Michelle Fessler, of Underwater Sports, concurs. “The Puget Sound is a fantastic place to dive because of its diverse life. Our waters are home to starfish, crabs, thousands of fish, and other marine species, including the Giant Pacific Octopus, which you won’t see anywhere else in the world.” The Giant Pacific Octopus, the largest in the world, averages up to 90 pounds with an arm span of up to 20 feet – the height of a two story building.
Underwater Sports, which has five locations throughout Pierce and King counties, instructs an average of 600 students yearly. Classes offered range from the Beginning Open Water class which teaches the basics to novice divers, to classes for the more experienced, such as night diving or underwater photography. Participants in the Open Water class begin with 8-12 hours of studying on their own in order to understand the principles of scuba diving, such as how pressure affects their body and choosing gear. They then advance to confined water pool dives using masks, fins, snorkels boots and gloves. Finally, students complete their training with four open water dives.
“We take students to locations that allow for shore dives offering easy entry and exit,” explained Fessler. Two favored dive sites include Sunnyside Beach Park in Steilacoombe and Les Davis Pier on Ruston Way in Tacoma. Les Davis Pier includes a stairway providing easy access to the water. And, because it’s the site of an artificial reef created by old concrete bridge decking, it provides structure for a variety of marine life.

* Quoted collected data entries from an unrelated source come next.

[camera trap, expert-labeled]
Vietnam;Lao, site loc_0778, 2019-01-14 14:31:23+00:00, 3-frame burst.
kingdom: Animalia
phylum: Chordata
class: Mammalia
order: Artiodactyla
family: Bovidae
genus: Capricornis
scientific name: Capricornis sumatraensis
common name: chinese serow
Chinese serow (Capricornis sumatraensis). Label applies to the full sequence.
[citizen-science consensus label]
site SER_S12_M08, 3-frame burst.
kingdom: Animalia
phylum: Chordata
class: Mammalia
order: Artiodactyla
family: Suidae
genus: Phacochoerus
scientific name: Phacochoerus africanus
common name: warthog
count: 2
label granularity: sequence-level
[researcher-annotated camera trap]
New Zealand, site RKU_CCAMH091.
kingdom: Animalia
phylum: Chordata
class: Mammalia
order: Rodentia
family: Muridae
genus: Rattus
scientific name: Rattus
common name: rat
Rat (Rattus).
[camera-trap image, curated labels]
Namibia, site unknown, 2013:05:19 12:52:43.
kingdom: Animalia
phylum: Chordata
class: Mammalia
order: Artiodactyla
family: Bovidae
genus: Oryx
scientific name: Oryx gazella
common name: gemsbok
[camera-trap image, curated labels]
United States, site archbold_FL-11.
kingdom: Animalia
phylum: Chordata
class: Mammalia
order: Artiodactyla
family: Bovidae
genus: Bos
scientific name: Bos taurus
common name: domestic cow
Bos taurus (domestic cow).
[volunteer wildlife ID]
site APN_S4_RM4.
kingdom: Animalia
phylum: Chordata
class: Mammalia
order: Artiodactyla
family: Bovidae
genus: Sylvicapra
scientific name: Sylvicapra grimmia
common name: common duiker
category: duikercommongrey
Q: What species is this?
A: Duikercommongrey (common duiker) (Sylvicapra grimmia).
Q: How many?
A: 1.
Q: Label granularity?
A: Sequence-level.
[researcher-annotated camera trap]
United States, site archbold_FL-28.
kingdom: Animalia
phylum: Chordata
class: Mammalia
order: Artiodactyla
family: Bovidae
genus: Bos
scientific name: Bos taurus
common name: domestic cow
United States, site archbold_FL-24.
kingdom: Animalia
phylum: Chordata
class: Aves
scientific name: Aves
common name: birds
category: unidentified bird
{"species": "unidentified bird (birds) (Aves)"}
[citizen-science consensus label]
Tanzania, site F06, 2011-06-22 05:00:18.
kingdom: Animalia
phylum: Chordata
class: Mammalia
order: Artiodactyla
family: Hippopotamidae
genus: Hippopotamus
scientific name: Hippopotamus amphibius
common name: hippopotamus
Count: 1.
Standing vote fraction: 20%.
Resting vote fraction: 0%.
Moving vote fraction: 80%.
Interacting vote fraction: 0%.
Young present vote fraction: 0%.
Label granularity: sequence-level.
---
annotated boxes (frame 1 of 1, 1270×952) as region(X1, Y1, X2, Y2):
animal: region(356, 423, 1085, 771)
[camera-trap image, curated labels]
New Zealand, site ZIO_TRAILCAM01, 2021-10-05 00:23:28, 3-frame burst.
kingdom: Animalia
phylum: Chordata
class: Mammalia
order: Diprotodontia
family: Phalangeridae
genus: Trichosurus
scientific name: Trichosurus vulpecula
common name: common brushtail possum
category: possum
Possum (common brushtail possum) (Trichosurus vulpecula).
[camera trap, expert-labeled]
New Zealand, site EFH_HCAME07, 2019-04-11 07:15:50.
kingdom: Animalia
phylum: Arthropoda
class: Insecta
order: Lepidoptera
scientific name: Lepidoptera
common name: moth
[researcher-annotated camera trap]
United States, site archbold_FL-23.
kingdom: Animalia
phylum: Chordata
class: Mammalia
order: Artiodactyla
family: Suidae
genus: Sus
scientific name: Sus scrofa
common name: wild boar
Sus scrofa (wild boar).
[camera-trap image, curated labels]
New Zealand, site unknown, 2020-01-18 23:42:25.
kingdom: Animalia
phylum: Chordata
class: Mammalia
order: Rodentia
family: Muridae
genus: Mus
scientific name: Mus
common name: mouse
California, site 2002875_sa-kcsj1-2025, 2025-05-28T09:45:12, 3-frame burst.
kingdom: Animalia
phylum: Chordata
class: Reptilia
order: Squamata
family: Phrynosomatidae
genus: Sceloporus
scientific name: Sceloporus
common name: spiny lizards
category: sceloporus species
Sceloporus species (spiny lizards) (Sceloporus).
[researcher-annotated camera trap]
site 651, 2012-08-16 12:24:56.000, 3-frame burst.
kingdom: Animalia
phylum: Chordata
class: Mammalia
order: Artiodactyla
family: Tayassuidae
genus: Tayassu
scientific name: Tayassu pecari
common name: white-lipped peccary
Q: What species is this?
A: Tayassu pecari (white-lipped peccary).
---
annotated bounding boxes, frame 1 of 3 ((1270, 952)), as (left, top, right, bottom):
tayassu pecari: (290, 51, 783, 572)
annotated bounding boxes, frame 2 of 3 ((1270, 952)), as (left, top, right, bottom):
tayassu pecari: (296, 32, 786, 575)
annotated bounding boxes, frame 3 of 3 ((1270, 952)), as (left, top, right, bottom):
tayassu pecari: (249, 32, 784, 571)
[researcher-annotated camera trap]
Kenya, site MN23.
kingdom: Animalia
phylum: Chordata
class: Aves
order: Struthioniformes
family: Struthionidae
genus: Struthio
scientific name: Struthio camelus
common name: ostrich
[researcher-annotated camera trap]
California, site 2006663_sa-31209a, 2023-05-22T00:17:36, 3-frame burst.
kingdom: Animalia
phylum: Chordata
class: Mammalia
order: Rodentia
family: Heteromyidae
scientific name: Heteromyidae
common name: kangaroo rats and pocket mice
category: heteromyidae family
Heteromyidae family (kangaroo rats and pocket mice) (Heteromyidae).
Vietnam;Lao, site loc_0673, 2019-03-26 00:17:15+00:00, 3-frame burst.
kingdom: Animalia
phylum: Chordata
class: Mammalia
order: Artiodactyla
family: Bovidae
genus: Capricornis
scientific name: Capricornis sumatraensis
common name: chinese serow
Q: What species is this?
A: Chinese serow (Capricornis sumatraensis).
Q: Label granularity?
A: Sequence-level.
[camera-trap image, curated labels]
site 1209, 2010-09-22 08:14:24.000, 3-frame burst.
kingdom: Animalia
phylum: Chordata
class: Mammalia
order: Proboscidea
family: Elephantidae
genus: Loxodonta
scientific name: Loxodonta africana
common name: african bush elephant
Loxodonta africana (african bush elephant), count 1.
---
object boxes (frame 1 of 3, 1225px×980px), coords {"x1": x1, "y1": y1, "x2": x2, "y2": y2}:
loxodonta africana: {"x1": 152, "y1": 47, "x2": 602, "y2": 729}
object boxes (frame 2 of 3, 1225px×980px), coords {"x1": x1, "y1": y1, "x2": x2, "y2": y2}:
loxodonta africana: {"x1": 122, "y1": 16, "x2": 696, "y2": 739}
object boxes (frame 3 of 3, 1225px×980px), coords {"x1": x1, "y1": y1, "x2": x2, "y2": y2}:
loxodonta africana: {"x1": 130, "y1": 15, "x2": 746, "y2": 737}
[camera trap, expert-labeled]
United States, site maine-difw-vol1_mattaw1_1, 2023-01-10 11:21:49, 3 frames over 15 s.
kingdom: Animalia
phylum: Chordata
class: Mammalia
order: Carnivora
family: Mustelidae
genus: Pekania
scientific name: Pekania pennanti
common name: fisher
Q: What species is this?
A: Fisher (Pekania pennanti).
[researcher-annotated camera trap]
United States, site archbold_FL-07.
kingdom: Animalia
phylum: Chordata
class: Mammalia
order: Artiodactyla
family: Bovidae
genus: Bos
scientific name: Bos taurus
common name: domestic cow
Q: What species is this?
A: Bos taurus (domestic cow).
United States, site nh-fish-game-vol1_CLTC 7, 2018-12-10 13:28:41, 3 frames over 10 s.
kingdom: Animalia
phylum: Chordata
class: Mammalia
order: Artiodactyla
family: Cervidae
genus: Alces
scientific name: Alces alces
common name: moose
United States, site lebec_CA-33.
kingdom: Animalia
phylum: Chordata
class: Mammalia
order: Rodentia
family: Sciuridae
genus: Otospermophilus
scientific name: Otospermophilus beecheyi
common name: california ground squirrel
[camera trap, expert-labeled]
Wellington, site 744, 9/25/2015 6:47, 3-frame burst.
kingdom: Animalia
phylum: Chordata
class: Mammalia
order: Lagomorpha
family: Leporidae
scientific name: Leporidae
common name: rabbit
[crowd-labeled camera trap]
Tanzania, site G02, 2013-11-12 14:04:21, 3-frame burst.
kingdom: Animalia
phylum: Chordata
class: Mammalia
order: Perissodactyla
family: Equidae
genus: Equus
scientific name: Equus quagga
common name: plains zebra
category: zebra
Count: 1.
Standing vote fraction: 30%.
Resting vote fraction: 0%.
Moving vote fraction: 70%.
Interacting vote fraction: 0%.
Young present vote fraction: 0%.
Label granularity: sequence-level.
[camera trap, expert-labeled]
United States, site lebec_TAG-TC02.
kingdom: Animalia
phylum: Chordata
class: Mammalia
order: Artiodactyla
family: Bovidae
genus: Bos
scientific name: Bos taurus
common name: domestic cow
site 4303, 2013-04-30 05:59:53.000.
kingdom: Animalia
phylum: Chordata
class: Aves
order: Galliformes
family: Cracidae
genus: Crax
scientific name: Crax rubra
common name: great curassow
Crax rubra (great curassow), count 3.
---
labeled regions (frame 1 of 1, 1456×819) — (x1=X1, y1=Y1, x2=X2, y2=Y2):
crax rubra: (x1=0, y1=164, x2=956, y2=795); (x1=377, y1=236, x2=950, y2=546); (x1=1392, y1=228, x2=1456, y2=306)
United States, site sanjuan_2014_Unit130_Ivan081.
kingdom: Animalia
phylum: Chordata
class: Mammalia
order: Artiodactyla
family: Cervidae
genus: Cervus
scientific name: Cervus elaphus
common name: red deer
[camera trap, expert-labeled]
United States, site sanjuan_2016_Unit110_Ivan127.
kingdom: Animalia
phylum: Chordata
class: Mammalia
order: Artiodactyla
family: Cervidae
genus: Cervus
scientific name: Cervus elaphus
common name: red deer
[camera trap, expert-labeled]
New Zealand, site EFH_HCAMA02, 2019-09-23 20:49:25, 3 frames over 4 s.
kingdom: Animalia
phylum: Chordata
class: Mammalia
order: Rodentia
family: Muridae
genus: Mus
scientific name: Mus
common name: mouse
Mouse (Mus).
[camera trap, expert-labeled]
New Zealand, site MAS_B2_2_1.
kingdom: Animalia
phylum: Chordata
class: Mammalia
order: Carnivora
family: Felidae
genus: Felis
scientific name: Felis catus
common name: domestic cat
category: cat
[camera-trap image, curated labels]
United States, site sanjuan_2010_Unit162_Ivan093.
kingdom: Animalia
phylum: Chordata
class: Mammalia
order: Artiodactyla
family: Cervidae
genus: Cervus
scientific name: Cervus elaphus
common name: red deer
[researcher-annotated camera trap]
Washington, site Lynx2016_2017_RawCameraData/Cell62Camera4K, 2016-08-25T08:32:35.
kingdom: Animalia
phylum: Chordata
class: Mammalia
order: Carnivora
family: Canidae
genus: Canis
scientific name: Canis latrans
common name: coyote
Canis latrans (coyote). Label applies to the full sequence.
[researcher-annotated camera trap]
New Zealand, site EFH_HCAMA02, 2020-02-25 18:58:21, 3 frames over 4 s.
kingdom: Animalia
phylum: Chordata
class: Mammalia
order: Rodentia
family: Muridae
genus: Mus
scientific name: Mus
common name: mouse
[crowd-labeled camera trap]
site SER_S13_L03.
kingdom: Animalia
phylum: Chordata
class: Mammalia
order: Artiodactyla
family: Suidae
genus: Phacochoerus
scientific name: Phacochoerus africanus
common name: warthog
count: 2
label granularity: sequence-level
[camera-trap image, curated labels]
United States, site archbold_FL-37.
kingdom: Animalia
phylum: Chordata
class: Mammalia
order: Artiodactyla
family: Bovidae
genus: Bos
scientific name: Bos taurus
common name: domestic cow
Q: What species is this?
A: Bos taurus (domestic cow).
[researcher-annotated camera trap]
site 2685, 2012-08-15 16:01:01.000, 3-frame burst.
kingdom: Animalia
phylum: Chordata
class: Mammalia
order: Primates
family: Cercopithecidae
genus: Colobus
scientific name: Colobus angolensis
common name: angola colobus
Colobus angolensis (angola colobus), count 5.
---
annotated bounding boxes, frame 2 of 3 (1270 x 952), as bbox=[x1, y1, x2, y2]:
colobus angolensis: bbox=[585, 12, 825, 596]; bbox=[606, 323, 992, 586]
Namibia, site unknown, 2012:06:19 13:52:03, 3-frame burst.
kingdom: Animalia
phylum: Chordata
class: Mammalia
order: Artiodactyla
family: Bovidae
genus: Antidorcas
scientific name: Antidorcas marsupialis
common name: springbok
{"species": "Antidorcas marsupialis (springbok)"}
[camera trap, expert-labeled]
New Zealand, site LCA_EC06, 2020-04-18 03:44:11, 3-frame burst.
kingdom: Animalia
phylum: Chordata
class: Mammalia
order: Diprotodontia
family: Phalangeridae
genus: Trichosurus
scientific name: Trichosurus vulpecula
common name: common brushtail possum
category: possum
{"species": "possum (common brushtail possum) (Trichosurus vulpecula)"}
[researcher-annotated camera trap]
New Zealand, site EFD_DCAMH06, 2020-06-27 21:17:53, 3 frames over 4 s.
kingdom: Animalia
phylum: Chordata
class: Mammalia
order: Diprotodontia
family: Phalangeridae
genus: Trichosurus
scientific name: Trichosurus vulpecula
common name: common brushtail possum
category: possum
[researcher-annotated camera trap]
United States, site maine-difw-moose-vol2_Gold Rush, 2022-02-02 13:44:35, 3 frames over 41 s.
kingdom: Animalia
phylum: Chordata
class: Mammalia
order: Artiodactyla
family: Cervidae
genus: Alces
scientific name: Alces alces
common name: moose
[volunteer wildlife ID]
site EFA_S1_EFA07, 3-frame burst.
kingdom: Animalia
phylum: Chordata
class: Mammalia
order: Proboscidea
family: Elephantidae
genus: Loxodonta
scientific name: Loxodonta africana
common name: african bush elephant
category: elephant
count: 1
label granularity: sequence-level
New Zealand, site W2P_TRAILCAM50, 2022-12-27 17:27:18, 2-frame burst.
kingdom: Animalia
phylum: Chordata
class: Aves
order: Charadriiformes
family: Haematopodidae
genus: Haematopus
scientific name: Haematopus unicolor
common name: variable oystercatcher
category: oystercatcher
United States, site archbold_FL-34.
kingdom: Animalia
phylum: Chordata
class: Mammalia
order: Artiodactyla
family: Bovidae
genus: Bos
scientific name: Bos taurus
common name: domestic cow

According to Fessler, people want to learn to dive for two main reasons: It’s either on their bucket list, or they just love the water and want to be able to explore it more fully. For Gig Harbor High School student Blake Toney, it was a family thing. “My dad was certified and I wanted to be able to dive with him.” Toney, who has considered a possible future career in marine biology, admitted that before his first open water dive he was a bit apprehensive. “You have to be really self-reliant. It’s a lot of responsibility, which, as a typical teenager I tend to shy away from. But in the end, though it was kind of freaky, it was mostly fun,” he explained. In fact, on Toney’s first dive with his dad, he was lucky enough to spot a Wolf Eel, which is actually a long skinny fish abundant in local waters and another reason the Puget Sound is popular with divers.
Area divers are able to enjoy dives all year round. Though often considered a warm weather activity, local diving is actually better in the winter. In the summer months there’s less visibility due to algae blooms and the number of plankton in the water. Regardless of the time of year, there’s plenty of ways to stay active. A local dive club, the MudSharks offer both novice and experienced divers the chance to meet dive buddies and plan dives. Or check out some local dive events, including Underwater Sports’ Underwater Pumpkin Carving Contest in October, or their Underwater Easter Egg Hunt – which actually involves painted golf balls – in the spring. Then again, if you have a chance to meet a Giant Pacific Octopus, do you really need another reason to start diving in the Puget Sound?